* Problem statement *
Lay out the records as a Markdown table with the columns Row and Line, starting at the line that contains "From the items" and ending at the last line of the records, both included. Give each non-blank line its own row, numbered in order, and leave out blank lines.
--- BEGIN ---
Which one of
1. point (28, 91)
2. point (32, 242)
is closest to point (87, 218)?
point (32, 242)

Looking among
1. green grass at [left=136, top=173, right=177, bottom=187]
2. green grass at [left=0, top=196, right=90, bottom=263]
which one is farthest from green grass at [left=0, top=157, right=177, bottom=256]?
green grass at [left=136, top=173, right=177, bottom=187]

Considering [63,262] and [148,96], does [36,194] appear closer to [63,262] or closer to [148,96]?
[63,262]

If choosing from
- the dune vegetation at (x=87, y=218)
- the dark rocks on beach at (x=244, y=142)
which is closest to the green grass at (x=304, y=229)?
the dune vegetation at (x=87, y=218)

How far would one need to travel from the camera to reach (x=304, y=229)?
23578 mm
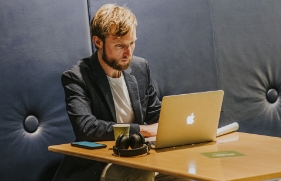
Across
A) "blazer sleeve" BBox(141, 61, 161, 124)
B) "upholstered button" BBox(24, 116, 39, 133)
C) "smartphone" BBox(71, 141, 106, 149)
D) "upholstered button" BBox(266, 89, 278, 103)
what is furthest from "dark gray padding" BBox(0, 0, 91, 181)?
"upholstered button" BBox(266, 89, 278, 103)

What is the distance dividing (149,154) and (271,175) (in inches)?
20.5

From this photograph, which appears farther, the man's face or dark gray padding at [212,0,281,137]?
dark gray padding at [212,0,281,137]

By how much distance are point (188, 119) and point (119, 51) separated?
2.26 ft

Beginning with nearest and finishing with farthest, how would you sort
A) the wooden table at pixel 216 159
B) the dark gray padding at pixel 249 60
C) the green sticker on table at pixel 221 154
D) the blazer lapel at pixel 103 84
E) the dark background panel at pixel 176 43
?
the wooden table at pixel 216 159, the green sticker on table at pixel 221 154, the blazer lapel at pixel 103 84, the dark background panel at pixel 176 43, the dark gray padding at pixel 249 60

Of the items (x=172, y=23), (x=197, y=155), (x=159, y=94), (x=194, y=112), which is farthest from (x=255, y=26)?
(x=197, y=155)

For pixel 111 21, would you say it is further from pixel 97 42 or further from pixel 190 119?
pixel 190 119

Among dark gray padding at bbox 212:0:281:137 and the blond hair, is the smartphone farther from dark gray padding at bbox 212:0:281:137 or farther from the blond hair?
dark gray padding at bbox 212:0:281:137

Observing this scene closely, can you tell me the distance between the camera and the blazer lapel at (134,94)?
270 cm

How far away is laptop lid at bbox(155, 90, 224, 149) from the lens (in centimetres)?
208

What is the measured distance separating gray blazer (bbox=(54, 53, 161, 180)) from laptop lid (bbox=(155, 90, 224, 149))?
11.9 inches

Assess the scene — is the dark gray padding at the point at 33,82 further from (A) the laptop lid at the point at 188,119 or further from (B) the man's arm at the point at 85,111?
(A) the laptop lid at the point at 188,119

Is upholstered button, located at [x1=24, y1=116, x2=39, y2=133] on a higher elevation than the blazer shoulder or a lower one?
lower

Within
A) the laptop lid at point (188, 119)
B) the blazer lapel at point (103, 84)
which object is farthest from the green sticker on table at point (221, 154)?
the blazer lapel at point (103, 84)

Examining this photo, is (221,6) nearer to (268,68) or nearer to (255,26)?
(255,26)
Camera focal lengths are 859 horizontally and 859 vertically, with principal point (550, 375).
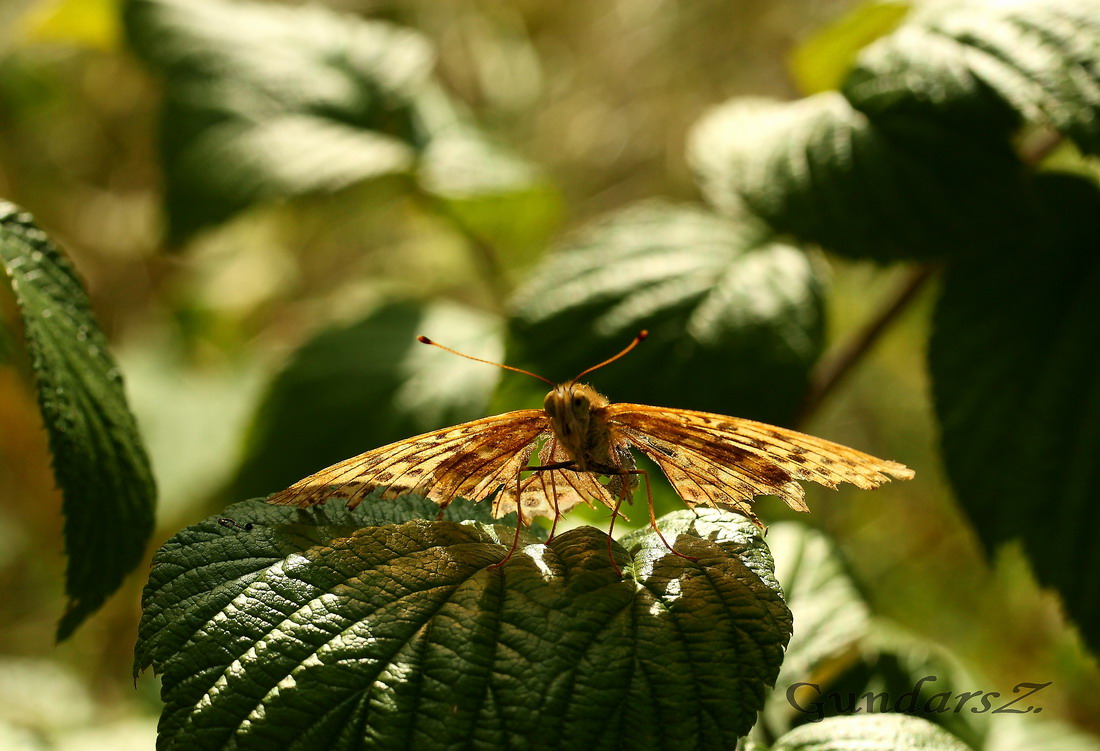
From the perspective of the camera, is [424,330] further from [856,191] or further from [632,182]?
[632,182]

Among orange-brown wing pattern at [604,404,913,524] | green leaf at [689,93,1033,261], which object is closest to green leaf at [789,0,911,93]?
green leaf at [689,93,1033,261]

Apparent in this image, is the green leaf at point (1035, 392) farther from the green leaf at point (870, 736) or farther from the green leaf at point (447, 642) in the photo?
the green leaf at point (447, 642)

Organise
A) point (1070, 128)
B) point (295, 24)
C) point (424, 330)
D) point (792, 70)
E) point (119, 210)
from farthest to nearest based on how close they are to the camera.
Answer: point (119, 210) < point (295, 24) < point (424, 330) < point (792, 70) < point (1070, 128)

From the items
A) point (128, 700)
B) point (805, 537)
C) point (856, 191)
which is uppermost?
point (856, 191)

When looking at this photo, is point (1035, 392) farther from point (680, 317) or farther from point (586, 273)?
point (586, 273)

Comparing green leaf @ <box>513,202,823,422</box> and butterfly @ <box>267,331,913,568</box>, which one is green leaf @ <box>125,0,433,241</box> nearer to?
green leaf @ <box>513,202,823,422</box>

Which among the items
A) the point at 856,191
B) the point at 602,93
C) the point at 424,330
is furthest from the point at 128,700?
the point at 602,93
--- END ---
* Correct result *
| Row | Line |
|---|---|
| 1 | From the items |
| 2 | A) point (128, 700) |
| 3 | B) point (805, 537) |
| 4 | C) point (856, 191) |
| 5 | which is uppermost? |
| 6 | point (856, 191) |
| 7 | When looking at this photo, is point (1035, 392) farther from point (680, 317) or farther from point (586, 273)? |
| 8 | point (586, 273) |
| 9 | Comparing green leaf @ <box>513,202,823,422</box> and butterfly @ <box>267,331,913,568</box>, which one is green leaf @ <box>125,0,433,241</box> nearer to? |
| 10 | green leaf @ <box>513,202,823,422</box> |
| 11 | Which among the items |
| 12 | A) the point at 856,191 |
| 13 | B) the point at 602,93 |
| 14 | C) the point at 424,330 |
| 15 | is furthest from the point at 128,700? |
| 16 | the point at 602,93 |